The photo went into a memory book that a branch member prepared as a parting gift; I stopped by to pick up the book on my last day in the field. After the rest of the day’s work, we returned to the apartment a bit early so I could pack my things. Armed with that book, with Brother Gerhardt’s photograph, and with his testimony in particular, I felt any regrets about missed opportunities being washed away. If this were the only experience I took from my entire two-year endeavor, I felt like I would have done it again in a heartbeat.

The feeling of peace was short-lived, however; as we pulled up to the apartment, there was just a bit of daylight left. I still had a nagging feeling inside: Was there one last person searching for what we had to offer before I called it quits? I could always pack later; I talked my companion into heading back out on the street. After an hour of tracting, though, we hadn’t had any better luck than on any other evening. The sun set and it was growing late; a knock on one last door gave me my final chance to finish with a bang. An old, tough-as-nails woman opened the door. Shockingly, she let us in. We began to introduce ourselves, but she interrupted us.
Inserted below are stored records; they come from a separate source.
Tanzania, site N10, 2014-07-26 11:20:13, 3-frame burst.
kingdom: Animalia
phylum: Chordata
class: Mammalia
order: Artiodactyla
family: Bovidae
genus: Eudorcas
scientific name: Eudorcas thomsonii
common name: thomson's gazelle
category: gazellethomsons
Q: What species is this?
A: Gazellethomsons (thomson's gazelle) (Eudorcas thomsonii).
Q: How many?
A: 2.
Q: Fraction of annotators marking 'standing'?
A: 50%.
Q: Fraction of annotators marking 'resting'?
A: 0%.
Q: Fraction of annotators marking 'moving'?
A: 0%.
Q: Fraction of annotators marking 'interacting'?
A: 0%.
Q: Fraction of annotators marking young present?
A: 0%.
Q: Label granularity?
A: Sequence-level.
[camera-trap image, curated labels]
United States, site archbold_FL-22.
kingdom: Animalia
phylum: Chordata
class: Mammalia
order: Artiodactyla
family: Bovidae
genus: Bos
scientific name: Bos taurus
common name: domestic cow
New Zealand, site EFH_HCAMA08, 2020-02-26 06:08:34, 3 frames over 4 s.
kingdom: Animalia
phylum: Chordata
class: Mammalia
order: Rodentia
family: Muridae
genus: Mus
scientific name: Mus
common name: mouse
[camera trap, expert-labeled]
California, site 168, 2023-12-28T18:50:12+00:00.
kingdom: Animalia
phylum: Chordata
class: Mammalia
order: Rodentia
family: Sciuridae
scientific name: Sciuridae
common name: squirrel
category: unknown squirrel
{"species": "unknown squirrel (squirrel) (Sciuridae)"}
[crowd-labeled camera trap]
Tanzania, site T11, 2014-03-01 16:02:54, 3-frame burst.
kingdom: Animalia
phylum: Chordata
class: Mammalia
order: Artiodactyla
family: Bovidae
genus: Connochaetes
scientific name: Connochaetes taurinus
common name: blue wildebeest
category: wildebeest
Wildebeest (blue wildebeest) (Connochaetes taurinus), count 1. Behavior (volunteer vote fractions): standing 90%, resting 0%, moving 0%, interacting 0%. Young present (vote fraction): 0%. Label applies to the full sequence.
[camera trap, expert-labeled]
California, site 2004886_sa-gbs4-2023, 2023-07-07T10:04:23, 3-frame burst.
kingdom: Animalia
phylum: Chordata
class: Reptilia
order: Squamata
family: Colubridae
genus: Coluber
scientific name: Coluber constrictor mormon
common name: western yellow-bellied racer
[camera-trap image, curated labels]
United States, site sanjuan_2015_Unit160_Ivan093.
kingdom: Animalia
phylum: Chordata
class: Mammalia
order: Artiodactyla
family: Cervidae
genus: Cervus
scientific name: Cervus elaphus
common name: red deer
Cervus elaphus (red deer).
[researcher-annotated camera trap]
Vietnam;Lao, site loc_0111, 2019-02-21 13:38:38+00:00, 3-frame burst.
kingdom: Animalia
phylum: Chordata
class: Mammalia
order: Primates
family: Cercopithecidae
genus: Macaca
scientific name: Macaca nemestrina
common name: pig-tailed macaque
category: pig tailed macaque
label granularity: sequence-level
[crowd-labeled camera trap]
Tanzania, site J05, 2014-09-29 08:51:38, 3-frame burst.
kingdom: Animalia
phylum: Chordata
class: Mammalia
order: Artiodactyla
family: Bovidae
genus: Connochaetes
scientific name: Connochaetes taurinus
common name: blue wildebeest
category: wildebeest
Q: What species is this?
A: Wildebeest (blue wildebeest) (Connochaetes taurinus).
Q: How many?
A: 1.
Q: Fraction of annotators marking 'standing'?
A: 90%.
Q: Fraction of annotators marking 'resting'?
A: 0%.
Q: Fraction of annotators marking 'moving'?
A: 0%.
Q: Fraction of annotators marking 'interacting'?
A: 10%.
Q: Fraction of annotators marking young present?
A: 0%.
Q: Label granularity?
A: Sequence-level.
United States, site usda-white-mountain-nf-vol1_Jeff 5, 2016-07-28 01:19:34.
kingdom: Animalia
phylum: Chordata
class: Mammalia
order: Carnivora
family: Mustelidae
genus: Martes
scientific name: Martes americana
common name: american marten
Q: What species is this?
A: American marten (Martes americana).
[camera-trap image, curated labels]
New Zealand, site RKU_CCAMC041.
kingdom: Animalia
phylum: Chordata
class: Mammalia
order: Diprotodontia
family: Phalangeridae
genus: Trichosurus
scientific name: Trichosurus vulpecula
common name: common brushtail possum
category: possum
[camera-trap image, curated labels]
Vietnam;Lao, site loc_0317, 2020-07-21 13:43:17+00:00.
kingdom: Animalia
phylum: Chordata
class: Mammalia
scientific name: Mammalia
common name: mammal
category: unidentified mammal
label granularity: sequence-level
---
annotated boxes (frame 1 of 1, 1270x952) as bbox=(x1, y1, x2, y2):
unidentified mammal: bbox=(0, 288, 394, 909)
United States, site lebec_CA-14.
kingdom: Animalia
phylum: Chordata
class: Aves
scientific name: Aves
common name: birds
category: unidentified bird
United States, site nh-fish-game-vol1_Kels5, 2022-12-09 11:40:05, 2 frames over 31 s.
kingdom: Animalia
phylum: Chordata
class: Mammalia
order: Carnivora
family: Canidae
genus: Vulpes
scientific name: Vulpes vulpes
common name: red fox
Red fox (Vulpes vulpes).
“Show me your hands,” she said. Curious, we extended our hands. She proceeded to take our hands into hers, turned them over and stroked our palms. My companion and I glanced at each other with a cringing look that said, Weird! She threw our hands down in disgust. Wrinkled and calloused, she showed the signs of a life of poverty, hard labor, and unending struggles.

“You’ve both got girl hands,” she remarked snidely, “Soft as a baby’s bottom!”

I looked at my hands. They had long since lost their calluses from my summer stints shoveling manure and loading palettes – were they really that soft, though?

She shook her head and sat back down on her couch. “You’ve never worked a day in your lives,” she mumbled.

My companion and I looked at each other again, not knowing whether to laugh or to get defensive about the accusation. But the old lady spoke up, never giving us the chance to voice an objection.

“And you’ve come here to tell me something about life?” she shouted, “Get out of here!”

So that was it: the final contact before my return to civilian life; if nothing else, at least my ministry had ended on a humorous note. If she had seen me cleaning out my suitcase that night, however, perhaps she might have changed her mind. I went through my belongings and threw out my worn-out items: my suit pants with dismembered socks sewn into the crotch as makeshift patches, my smelly shoes with holes worn right through the soles, my pit-stained rags that in a former life had been crisp, white dress shirts at Mr. Mac. If she had taken a peek at these souvenirs of service and the other relics filling the wastebasket that night, she might have understood something about the labor of love. Despite my baby-butt hands, I felt confident that I had “fought the fight, finished the race, warred the warfare,” and – ultimately – “kept the faith.”